Work order: Please return each of the entries exactly, minus their pictures.

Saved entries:
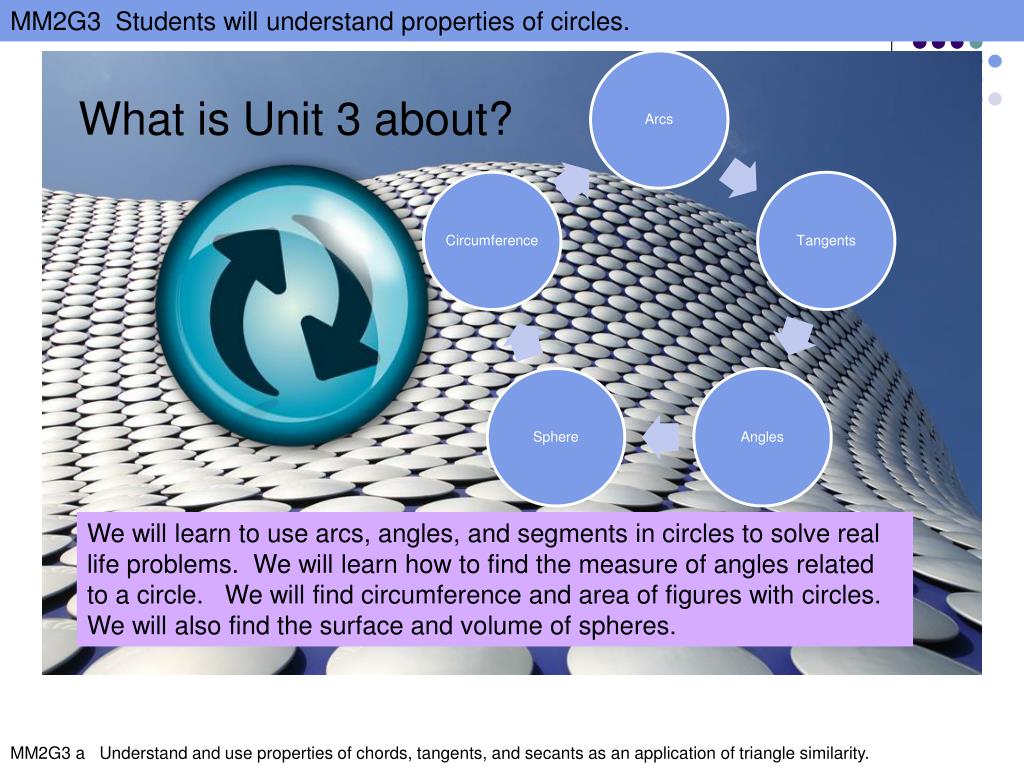 MM2G3 Students will understand properties of circles.

What is Unit 3 about?

Arcs

Tangents

Angles

Sphere

Circumference

We will learn to use arcs, angles, and segments in circles to solve real life problems. We will learn how to find the measure of angles related to a circle. We will find circumference and area of figures with circles. We will also find the surface and volume of spheres.

MM2G3 a Understand and use properties of chords, tangents, and secants as an application of triangle similarity.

Task result:
 MM2G3 Students will understand properties of circles.

What is Unit 3 about?

Arcs

Tangents

Angles

Sphere

Circumference

We will learn to use arcs, angles, and segments in circles to solve real life problems. We will learn how to find the measure of angles related to a circle. We will find circumference and area of figures with circles. We will also find the surface and volume of spheres.

MM2G3 a Understand and use properties of chords, tangents, and secants as an application of triangle similarity.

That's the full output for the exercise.